Charles Maturin, escritor inglés, también toma la alquimia como referente para su libro Melmoth el Errabundo, considerado la más grande de las novelas góticas. Melmoth es un hombre que habita las oscuridades y lo sórdido y allí, en ese medio que lo convierte en sombra y en fantasma, donde es perseguido por herejía, intenta trasmutar el infierno en cielo. Pero al fin es la derrota, porque el sino del alquimista es la confinación a la confusión, la locura y el horror. Quizás esto se deba a haber retado a Dios, que la divinidad no perdona a quien trabaja para restituirle el conocimiento a Lucifer, acto que igualaría al Maldito con el Señor del universo.

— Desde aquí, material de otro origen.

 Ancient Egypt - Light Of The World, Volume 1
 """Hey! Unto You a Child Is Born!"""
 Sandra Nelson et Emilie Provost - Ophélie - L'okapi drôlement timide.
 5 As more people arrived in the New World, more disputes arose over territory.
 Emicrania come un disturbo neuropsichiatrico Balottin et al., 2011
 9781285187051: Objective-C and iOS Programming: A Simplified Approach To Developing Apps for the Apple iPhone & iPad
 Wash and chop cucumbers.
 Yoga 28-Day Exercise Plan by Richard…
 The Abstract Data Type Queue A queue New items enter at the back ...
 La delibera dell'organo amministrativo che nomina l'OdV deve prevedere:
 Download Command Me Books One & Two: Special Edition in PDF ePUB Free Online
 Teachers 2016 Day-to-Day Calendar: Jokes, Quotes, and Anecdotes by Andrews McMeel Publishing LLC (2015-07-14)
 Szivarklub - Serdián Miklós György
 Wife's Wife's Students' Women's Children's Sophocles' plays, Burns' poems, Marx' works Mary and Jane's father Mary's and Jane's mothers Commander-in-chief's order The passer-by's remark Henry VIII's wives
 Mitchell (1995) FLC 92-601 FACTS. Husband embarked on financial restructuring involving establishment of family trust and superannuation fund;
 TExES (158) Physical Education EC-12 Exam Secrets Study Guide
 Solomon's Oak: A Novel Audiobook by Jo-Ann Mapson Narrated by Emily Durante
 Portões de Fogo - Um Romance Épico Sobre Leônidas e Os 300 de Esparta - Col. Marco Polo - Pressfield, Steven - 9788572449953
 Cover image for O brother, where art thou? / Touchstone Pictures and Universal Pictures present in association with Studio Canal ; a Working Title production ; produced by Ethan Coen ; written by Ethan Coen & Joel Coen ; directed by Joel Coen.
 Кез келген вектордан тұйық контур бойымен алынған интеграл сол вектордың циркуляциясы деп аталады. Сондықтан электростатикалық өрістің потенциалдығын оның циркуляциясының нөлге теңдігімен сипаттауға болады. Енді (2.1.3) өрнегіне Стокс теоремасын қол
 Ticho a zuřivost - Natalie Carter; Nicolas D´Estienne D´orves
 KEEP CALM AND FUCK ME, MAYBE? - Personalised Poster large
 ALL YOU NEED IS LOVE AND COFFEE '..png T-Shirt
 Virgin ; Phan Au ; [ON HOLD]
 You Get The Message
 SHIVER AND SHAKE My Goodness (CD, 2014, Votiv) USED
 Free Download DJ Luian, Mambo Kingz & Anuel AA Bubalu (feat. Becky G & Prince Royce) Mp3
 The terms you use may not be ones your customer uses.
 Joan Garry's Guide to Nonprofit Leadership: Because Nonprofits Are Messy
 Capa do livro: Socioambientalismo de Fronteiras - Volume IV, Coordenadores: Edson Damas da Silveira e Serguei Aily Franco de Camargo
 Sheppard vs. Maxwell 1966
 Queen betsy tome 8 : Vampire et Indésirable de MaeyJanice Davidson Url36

El siglo XIX tentó a la literatura con la alquimia y escritores como Honorato de Balzac intentaron dar con la piedra filosofal. En "La Indagación de lo Absoluto", Balthazar (el personaje), dilapida su fortuna buscando dar con la gran verdad alquímica. Pero sólo logra entenderla cuando está agonizando: "...y con voz tronante, clamó la famosa frase de Arquímedes: Eureka!, y murió exhalando un quejido espantoso; y sus convulsos ojos expresaron, hasta el momento de cerrárselos el médico, el pesar de no haberle podido legar a la ciencia la clave de un enigma cuyo velo desgarrábase tardíamente bajo los descarnados dedos de la muerte". La luz al final, cuando ya no existe la posibilidad del reconocimiento, este es el premio del alquimista. O quizás si exista el reconocimiento porque al morir se ingresa en un espacio de conocimiento pleno donde la alquimia no es necesaria. Como es de suponer que le pasó a Yehuda Halevi, que murió en el mismo instante que pisaba la tierra de Israel, última pieza que necesitaba encajar para lograr la felicidad, el fin de su trasegar por las sefirot.